_Exercise material:_
────────────────

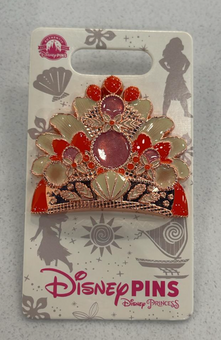 Disney Parks Princess Moana Crown Pin New with Card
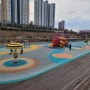 동탄 신리천 공원 - 아이들과 놀기 좋은 중동탄 공원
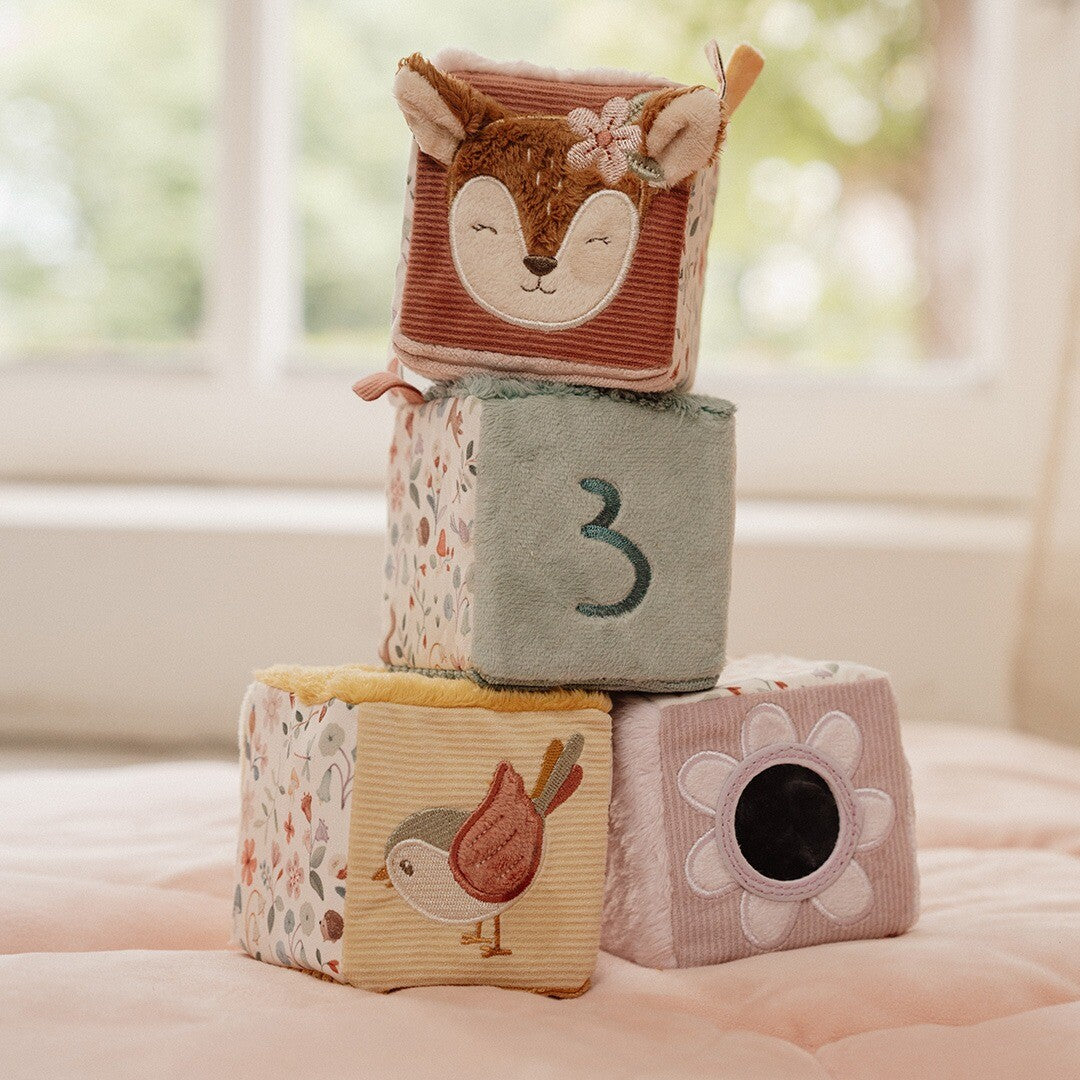 Little dutch blokken fairy garden - 4st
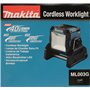 Lampe de travail LED 14,4V / 18V / 40V, 450 à 1100 lm (Solo) - MAKITA DEAML003G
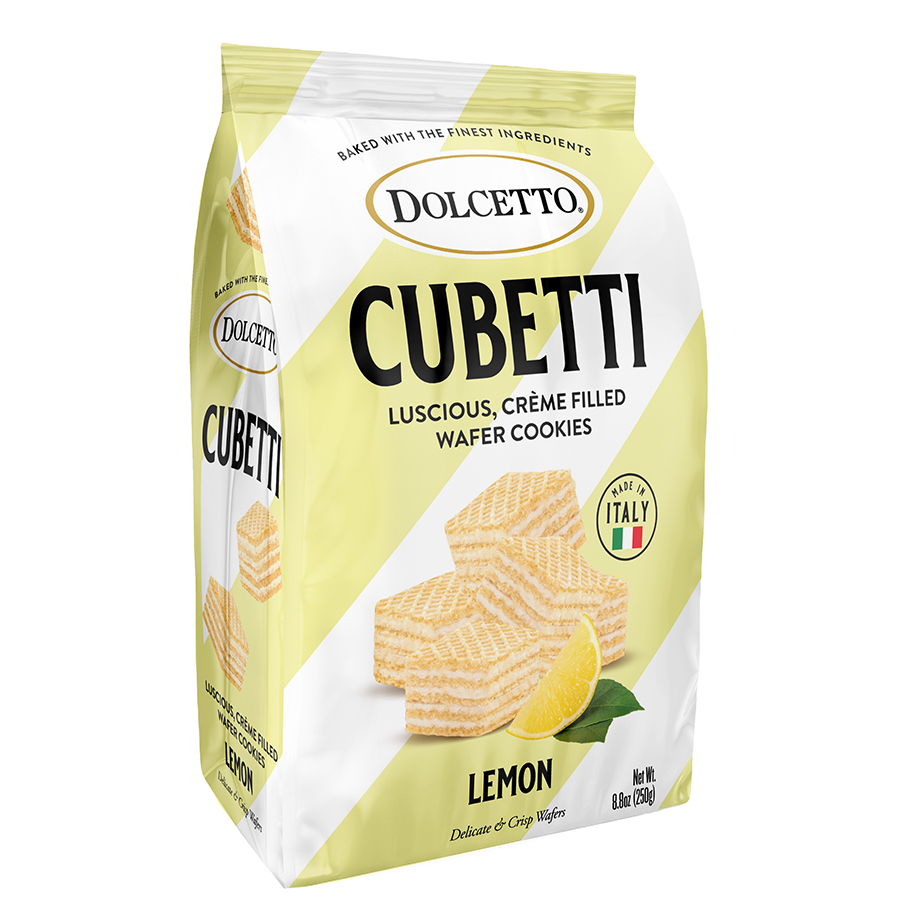 Dolcetto Cubetti Lemon Wafers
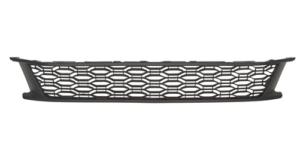 Grille de calandre centrale pour DACIA SANDERO II phase 2, 2016-2020, pare chocs avant, noire, Neuve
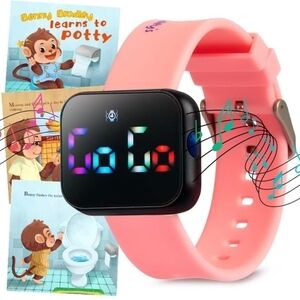 Ben Bradley Potty‎ Reminding Training Watch Pink and Watch Namag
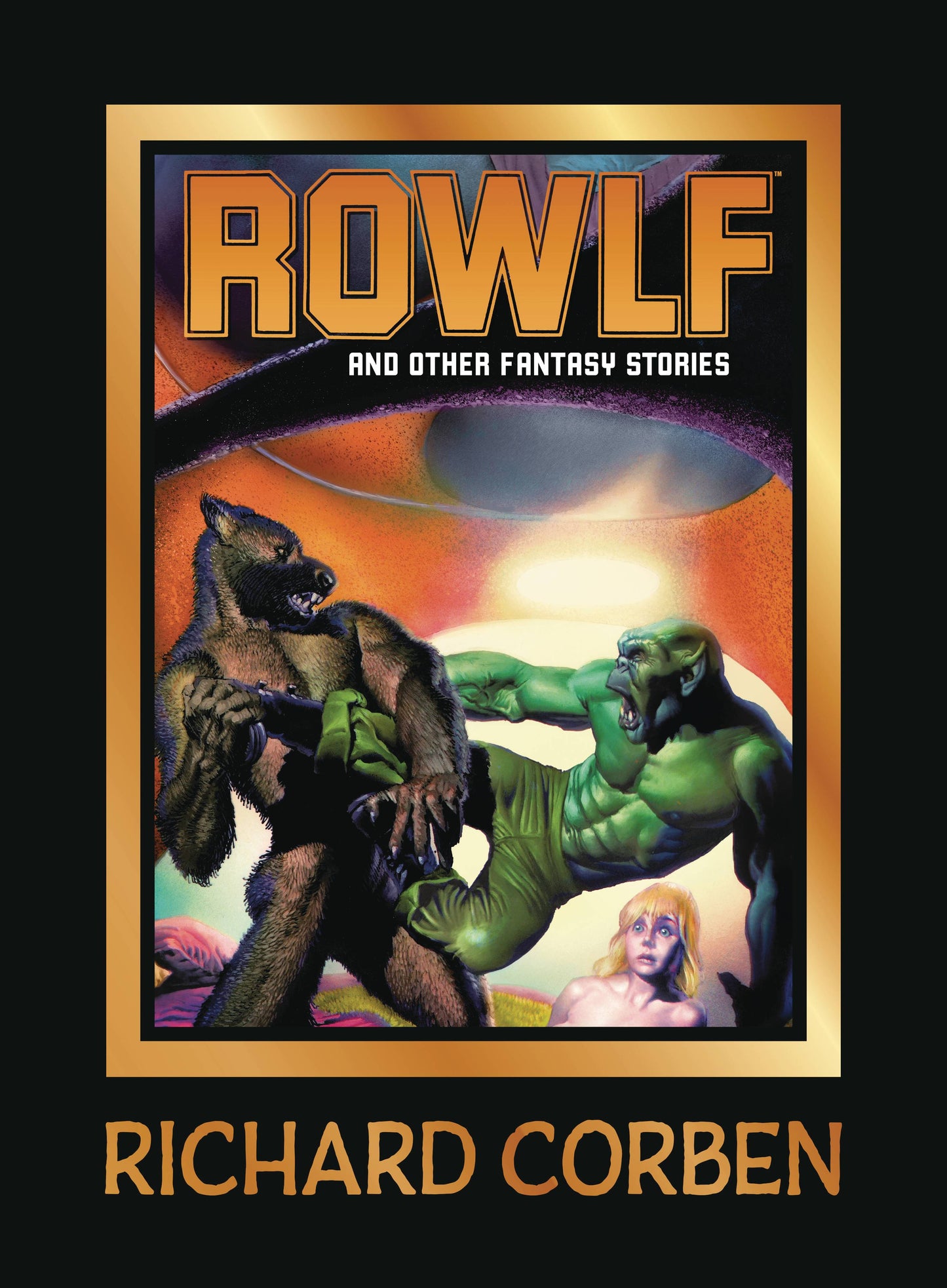 ROWLF & OTHER FANTASY STORIES HC (C: 0-1-2)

────────────────

_What is required:_
The line containing "Dolcetto Cubetti Lemon Wafers" marks the end: copy exactly every line from the start of the records up to and including it, leaving out the pictures.

_Reply:_
 Disney Parks Princess Moana Crown Pin New with Card
 동탄 신리천 공원 - 아이들과 놀기 좋은 중동탄 공원
 Little dutch blokken fairy garden - 4st
 Lampe de travail LED 14,4V / 18V / 40V, 450 à 1100 lm (Solo) - MAKITA DEAML003G
 Dolcetto Cubetti Lemon Wafers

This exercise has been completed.